The Mantaro Valley is populated by a string of quaint towns, many of which are home to some of the best artisans in Peru. These artisans produce the weavings, ceramics, jewelry, and other handicrafts that are sold in markets in Lima and Cusco. The artisans are often happy to show (and sell) visitors their goods.
The villagers in the Mantaro Valley seem unaffected by tourism—they tend to go about their lives as they have for hundreds of years, despite increasing numbers of foreigners. Traveling through the valley, you’re likely to see them out working the fields or strolling the streets of their town. Aside from being a major handicraft center, the Mantaro Valley is also one of the most productive agricultural areas of Peru. Barley, corn, potatoes, and quinoa are all grown here.
Huancayo was once the capital of the Huanca people, a group that predated the Inca and later warred with them. The Huanca eventually teamed up with the Spanish in the 16th century to fight the Inca. Several centuries later, during the Peruvian struggle for independence, the Spanish established a base at Huancayo and left their mark in the town’s houses and buildings—some still have brick courtyards and arched windows.

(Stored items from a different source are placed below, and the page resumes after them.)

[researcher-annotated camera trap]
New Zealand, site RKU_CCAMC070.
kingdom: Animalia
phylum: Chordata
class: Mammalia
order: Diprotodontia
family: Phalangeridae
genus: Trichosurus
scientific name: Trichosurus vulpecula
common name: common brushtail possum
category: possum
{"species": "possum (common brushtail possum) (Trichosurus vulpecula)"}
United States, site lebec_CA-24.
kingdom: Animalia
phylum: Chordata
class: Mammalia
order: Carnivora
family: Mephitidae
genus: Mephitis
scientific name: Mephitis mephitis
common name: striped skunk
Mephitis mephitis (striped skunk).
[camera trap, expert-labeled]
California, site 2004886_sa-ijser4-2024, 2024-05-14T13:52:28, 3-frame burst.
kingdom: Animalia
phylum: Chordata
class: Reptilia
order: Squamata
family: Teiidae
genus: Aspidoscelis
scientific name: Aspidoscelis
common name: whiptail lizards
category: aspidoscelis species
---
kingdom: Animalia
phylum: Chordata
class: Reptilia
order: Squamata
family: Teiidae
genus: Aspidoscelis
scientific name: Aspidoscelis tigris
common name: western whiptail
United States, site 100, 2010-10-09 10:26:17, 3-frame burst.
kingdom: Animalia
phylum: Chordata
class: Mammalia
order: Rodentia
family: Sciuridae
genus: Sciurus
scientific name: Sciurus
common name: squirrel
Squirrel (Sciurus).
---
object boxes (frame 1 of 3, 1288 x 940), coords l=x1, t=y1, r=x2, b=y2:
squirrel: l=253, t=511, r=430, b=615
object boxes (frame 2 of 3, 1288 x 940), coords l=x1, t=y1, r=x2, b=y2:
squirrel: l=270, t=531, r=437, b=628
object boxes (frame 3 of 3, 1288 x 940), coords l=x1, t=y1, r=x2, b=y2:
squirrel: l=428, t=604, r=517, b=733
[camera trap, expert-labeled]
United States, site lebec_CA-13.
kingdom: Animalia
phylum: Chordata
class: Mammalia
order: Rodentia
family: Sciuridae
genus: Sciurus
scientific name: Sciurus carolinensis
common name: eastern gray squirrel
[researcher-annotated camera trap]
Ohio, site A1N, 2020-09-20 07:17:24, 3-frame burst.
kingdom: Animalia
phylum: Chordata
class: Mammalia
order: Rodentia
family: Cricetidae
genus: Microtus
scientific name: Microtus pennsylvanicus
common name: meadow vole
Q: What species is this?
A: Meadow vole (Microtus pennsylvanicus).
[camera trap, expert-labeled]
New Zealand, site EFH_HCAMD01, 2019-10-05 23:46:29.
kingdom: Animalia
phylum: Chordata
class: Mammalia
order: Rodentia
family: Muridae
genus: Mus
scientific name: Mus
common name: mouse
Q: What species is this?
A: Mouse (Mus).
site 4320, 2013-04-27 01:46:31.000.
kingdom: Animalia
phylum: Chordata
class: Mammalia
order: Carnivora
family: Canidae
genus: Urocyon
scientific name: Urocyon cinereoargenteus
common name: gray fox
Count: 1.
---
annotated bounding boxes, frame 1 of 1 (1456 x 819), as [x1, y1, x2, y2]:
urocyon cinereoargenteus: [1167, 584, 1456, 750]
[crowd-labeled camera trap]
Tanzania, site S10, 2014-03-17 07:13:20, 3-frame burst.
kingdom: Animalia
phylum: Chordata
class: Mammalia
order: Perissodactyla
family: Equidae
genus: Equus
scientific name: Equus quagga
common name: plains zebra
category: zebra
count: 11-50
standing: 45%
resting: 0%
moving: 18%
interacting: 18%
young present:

Huancayo has a few decent attractions. You can get a good view of the city from the Cerrito de la Libertad, and then go visit the eroded sandstone towers of Torre Torre. Travelers may also be interested in visiting Parque de la Identidad Huanca, a park with sculptures, plants, and stone walls. In the center of Huancayo is the church of La Merced, which is where Peru’s constitution was signed in 1839.
Huancayo’s Sunday market is one of the best in the valley. Tasty food, handicrafts, and more can be found here. The Mantaro Valley also hosts some of the country’s most fascinating festivals—if you happen to be around during one of them, be sure to check it out.